It was a flight for the record books according to Stratodynamics, but it was also an important milestone in the company’s quest to further research on climate change and atmospheric chemistry.
It was last December that Stratodynamics announced it had completed a test flight to 25 km of its HiDRON glider, an important milestone for the company at the time. The next target would be a test flight to 30 km.
Yesterday, Stratodynamics announced it had met that milestone and then some on a September 1 flight.
The HiDRON glider is new type of earth observation platform, partly funded by the Canadian Space Agency, that is being developed by Stratodynamics to initially collect high-altitude atmospheric data.
The glider is carried to the stratosphere on a Canadian Space Agency high-altitude balloon where it is released. At that point the glider makes its way back to the ground collecting valuable atmospheric data.
According to the company, their HiDRON glider was released at 111,434 feet (33.9 km) in this its most recent test, achieving the following firsts in Canadian Aviation:
- Highest altitude flight of a UAV or Remotely Piloted Aerial Systems (RPAS). RPAS is the name used by Transport Canada to encompass UAVs.

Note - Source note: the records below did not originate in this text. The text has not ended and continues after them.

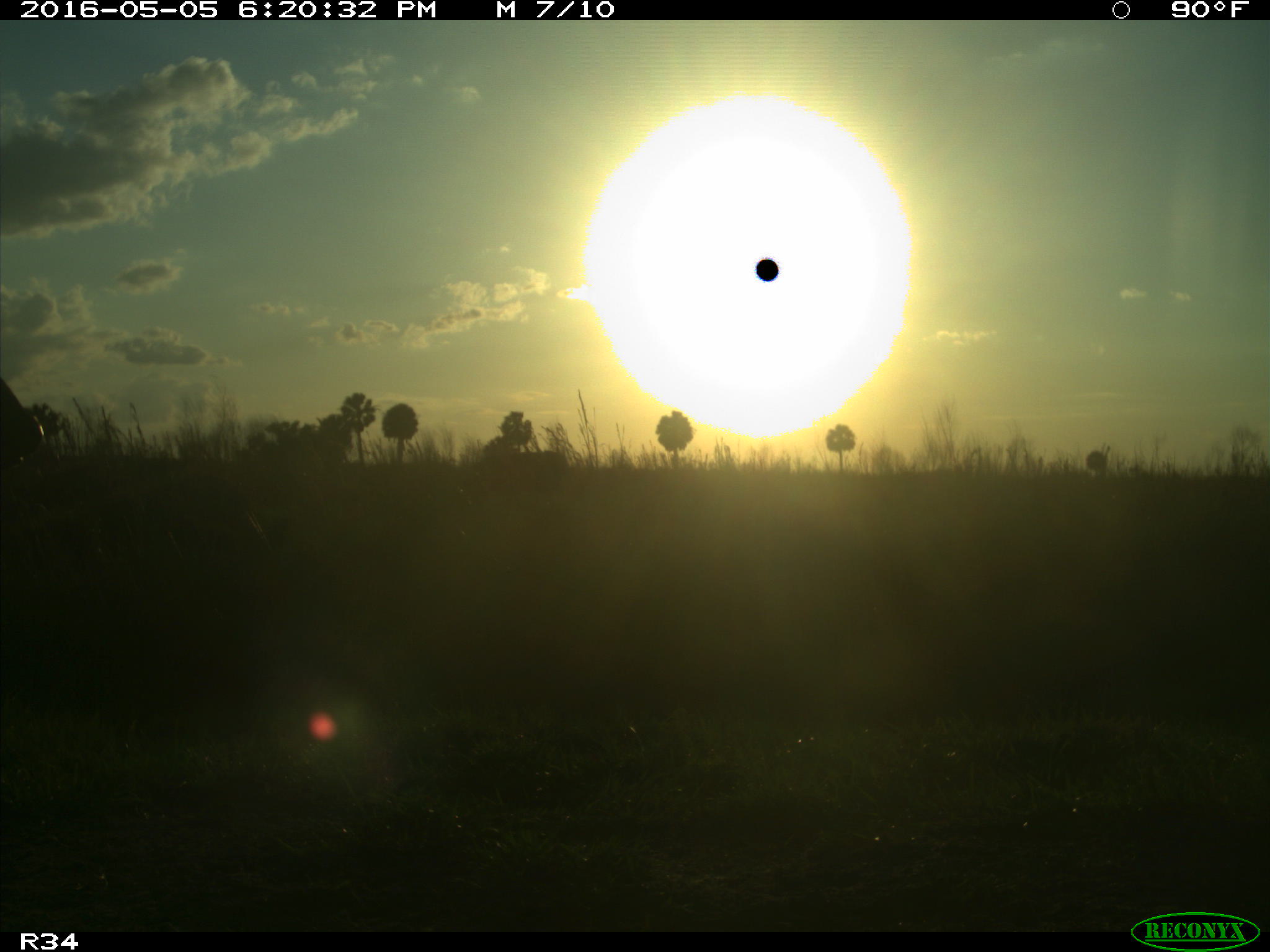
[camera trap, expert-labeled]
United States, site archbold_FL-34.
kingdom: Animalia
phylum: Chordata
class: Mammalia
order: Artiodactyla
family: Bovidae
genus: Bos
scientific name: Bos taurus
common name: domestic cow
Bos taurus (domestic cow).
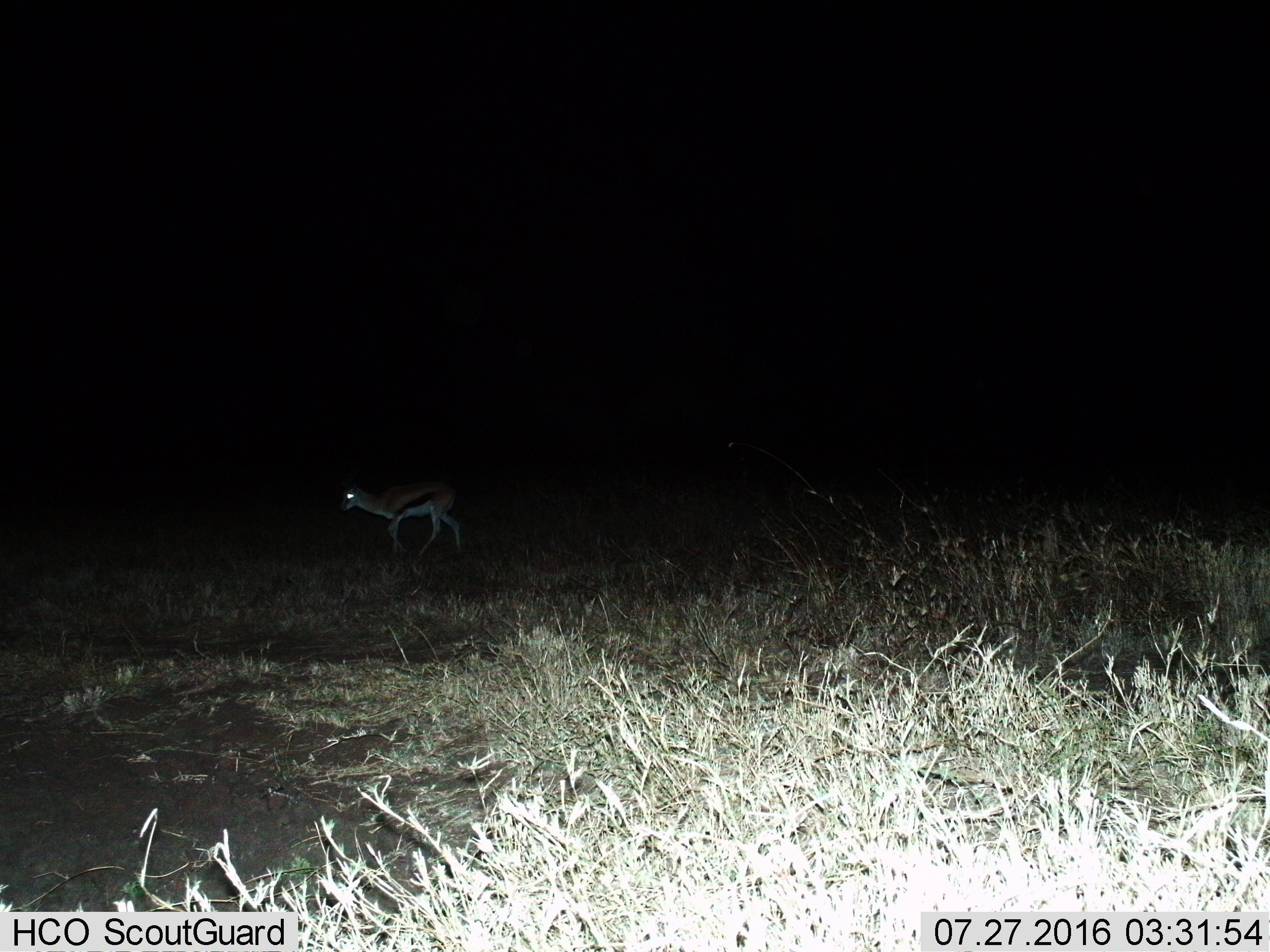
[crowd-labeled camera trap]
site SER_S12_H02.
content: unidentified animal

- First UAV above 29,000 feet in Class A airspace.
- First release of a UAV from a scientific gondola in Canada.
- A Pioneering International Collaboration
The flight upon release took four hours the and glider landed at Iroquois Falls Airport about 80 km from the Timmins, Ontario launch site.

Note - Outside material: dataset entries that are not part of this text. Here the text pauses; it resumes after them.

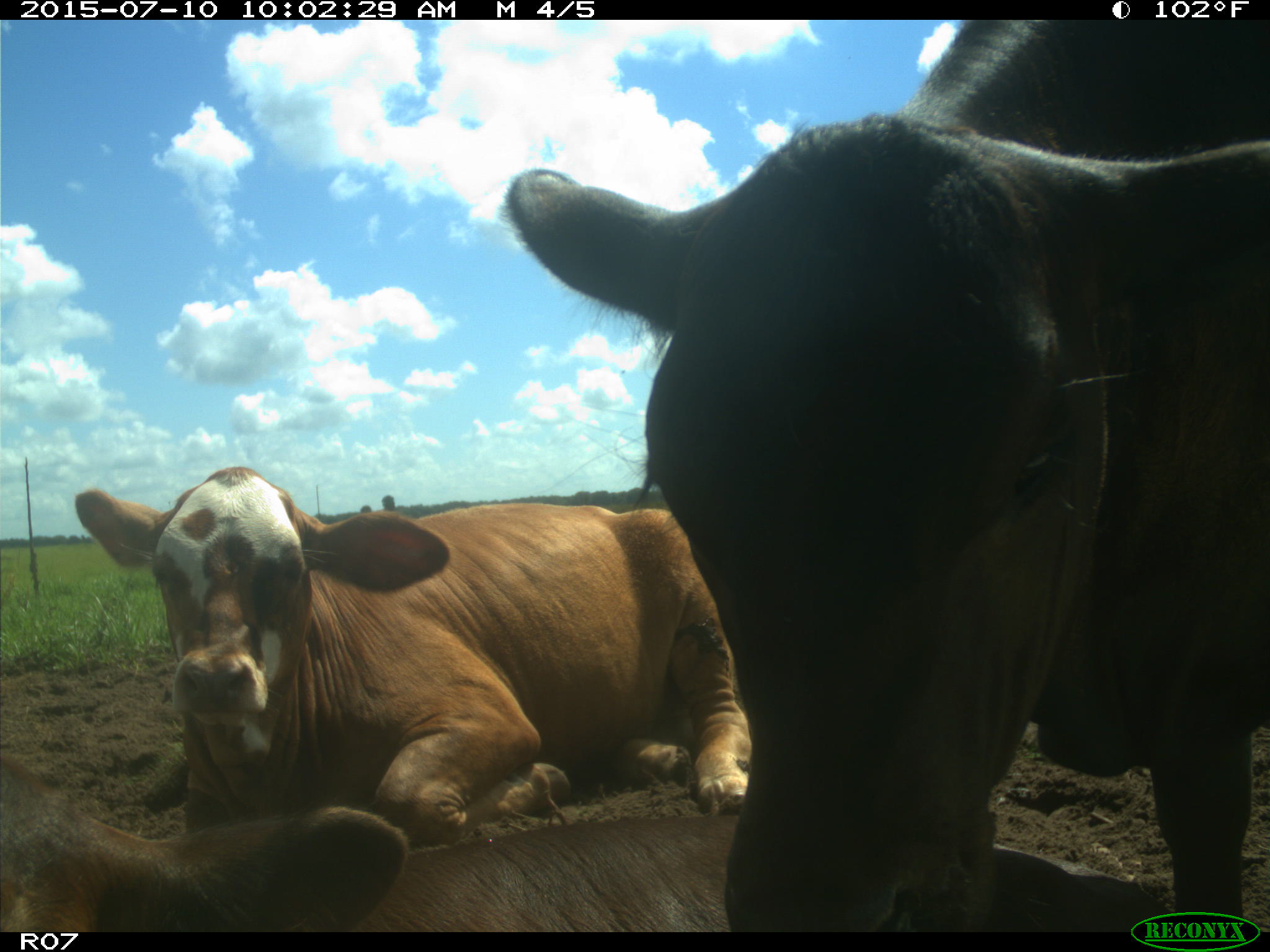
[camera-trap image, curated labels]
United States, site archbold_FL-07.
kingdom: Animalia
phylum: Chordata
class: Mammalia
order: Artiodactyla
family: Bovidae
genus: Bos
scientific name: Bos taurus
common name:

Commenting on the latest flight Gary Pundsack, CEO Stratodynamics said “we are extremely pleased with the outcome of this pioneering flight in Canadian Aviation, and the spirit of collaboration that enabled this successful campaign. Special thanks goes to our colleagues at Transport Canada and NAV Canada who provided considerable efforts to enable these firsts in Canadian Aviation. The Canadian Space Agency and the Centre National d’Etudes Spatiales also provided great support and assistance. And thanks to the Iroquois Falls Cadet Flying site who graciously provided use of their facilities. The September 1st flight once again confirmed the STRATODYNAMICS’ capability to perform high-altitude missions and beyond visual line of sight (BVLOS) operations and set a new operational best for the HiDRON’s flight in challenging stratospheric environment.”
The Canadian Space Agency has been supporting Stratodynamics as part of its beyond visual line of sight (BVLOS) capability program. The flight was also supported by the French Space Agency (CNES) as part of this years Strato-Science Balloon campaign.
Other participants in the flight included UAVOS Inc. which provided Stratodynamics with its AP 10.3 Micro autopilot system.
The Institute of Experimental Physics at the Slovak Academy of Science, a client of Stratodynamics, provided the AMON Airglow detector for testing.